◆ TO DO: Look through the entries for the string "static" and copy every line where it shows up.

[Source texts of formatted documents]
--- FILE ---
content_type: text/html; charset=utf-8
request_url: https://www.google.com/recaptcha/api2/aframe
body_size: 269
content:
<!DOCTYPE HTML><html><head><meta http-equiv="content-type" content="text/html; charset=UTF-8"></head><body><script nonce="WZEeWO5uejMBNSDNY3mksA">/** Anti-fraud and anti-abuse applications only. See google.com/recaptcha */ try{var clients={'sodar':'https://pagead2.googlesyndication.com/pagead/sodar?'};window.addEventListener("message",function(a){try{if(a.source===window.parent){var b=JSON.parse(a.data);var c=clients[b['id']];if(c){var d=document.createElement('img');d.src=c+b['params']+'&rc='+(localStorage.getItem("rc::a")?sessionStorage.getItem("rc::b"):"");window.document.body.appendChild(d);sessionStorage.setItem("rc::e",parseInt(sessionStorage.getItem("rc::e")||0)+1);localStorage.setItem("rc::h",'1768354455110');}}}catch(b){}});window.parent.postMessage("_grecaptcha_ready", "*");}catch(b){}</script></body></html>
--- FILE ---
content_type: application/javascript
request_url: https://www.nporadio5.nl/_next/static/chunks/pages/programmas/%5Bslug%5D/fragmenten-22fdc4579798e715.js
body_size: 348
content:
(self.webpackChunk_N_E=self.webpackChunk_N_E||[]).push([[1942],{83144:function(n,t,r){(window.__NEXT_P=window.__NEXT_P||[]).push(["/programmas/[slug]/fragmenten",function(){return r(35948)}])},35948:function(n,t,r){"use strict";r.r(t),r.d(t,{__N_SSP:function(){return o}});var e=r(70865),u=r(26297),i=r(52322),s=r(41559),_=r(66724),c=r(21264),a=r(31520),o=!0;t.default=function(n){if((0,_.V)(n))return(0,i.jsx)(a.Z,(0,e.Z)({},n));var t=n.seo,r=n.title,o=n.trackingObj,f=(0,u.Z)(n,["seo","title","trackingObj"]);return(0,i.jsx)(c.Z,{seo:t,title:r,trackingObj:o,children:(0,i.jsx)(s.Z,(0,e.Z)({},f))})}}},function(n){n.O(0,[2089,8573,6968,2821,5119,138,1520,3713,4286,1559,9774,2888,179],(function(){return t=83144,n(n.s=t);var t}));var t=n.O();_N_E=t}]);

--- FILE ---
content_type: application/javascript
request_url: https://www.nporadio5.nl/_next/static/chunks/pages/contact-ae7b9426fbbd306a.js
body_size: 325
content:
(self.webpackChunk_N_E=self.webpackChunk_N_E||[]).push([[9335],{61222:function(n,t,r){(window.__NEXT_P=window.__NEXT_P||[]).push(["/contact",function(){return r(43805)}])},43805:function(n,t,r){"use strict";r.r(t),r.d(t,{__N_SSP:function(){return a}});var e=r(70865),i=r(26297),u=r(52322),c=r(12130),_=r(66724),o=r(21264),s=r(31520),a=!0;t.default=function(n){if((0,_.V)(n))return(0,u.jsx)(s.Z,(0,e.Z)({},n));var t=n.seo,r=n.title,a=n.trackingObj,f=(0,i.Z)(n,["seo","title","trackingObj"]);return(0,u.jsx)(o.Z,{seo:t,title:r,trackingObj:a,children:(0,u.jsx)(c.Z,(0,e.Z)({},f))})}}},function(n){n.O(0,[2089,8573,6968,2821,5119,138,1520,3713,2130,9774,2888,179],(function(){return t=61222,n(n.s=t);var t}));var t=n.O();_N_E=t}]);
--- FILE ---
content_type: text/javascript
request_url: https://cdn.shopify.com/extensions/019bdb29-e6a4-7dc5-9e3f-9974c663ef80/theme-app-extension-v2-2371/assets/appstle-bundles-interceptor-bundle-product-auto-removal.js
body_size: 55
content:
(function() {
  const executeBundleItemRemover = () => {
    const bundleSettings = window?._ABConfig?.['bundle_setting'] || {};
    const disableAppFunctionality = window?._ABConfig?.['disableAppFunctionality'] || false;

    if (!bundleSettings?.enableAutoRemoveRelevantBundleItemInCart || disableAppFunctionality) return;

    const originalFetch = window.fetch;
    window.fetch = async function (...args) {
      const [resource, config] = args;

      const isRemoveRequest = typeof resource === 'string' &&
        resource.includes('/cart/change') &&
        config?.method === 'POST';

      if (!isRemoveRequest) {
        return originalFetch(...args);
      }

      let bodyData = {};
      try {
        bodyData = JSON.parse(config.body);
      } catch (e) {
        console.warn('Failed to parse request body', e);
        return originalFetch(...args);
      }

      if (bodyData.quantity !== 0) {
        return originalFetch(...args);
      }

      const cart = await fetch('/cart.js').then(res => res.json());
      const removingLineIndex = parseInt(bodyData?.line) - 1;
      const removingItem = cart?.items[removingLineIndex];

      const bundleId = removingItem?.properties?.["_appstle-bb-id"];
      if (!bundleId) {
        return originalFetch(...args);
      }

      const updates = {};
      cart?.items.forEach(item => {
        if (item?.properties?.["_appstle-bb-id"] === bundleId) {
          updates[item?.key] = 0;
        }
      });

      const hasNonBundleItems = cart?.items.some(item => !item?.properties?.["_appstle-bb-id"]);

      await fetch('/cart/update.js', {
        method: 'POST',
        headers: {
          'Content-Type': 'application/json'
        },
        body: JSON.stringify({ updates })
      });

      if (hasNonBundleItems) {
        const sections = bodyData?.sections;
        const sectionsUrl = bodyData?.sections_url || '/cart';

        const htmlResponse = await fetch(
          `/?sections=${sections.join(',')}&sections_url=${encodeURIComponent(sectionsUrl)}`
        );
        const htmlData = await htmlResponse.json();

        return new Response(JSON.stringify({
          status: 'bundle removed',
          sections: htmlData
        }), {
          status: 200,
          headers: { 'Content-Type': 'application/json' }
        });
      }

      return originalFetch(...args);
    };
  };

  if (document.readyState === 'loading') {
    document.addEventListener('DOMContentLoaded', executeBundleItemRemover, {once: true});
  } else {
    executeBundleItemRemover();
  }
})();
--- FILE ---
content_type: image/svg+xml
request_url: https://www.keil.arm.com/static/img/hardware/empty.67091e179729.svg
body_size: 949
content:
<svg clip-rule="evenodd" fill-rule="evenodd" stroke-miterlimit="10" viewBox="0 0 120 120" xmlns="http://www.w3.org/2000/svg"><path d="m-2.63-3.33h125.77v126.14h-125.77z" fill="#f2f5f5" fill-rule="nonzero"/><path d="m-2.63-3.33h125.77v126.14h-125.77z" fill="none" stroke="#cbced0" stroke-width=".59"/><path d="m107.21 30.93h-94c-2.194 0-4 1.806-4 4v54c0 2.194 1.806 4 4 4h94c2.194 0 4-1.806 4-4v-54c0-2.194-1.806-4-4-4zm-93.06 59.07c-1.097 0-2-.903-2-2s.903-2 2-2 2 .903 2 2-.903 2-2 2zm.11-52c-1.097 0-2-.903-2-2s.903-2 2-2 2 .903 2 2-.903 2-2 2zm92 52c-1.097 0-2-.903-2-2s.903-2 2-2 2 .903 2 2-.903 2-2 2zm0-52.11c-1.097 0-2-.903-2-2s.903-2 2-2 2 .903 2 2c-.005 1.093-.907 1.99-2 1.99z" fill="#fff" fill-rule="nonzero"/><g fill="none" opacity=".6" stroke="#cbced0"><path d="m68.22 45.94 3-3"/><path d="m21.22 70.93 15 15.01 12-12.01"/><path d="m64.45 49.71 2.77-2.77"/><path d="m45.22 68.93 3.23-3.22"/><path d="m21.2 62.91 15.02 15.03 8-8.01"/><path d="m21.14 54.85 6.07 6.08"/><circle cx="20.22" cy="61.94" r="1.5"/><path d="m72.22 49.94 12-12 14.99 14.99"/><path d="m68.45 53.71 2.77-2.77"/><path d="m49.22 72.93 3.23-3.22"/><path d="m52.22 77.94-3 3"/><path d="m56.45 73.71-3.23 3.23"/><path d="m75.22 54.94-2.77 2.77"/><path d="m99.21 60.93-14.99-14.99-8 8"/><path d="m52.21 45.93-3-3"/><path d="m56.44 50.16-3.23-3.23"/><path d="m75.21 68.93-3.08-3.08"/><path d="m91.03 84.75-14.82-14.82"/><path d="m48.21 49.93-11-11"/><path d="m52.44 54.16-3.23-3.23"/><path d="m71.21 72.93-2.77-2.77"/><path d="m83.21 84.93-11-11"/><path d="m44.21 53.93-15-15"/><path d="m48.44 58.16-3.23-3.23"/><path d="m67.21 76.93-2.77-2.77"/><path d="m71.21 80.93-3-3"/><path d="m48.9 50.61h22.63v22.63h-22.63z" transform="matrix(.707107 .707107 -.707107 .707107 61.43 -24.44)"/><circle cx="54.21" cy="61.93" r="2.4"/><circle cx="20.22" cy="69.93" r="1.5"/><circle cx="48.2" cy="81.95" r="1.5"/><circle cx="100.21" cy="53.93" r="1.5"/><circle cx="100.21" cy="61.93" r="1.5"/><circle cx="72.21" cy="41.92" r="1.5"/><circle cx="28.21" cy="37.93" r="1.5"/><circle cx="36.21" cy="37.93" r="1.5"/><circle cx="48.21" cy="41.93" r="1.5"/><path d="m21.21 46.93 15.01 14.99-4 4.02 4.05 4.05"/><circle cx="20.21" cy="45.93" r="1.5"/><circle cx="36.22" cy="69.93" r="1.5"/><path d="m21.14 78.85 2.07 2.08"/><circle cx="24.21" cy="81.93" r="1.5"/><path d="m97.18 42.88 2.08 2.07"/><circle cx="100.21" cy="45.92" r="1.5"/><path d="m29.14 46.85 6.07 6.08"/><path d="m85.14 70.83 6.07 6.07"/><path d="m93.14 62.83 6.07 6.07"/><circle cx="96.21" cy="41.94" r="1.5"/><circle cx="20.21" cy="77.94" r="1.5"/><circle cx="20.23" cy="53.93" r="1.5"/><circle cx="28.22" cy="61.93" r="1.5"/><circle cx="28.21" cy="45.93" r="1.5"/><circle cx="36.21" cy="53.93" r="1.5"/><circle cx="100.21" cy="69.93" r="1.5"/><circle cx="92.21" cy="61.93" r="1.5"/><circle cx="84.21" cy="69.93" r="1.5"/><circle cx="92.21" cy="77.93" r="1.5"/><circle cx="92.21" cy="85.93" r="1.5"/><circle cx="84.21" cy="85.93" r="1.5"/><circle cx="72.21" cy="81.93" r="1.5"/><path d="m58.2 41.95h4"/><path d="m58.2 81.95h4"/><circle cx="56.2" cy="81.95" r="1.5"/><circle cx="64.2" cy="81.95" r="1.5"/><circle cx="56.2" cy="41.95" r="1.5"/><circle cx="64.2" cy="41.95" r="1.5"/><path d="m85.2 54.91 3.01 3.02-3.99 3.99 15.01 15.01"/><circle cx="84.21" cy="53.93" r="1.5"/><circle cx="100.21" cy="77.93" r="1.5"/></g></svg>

◆ THE ANSWER:
request_url: https://www.nporadio5.nl/_next/static/chunks/pages/programmas/%5Bslug%5D/fragmenten-22fdc4579798e715.js
request_url: https://www.nporadio5.nl/_next/static/chunks/pages/contact-ae7b9426fbbd306a.js
request_url: https://www.keil.arm.com/static/img/hardware/empty.67091e179729.svg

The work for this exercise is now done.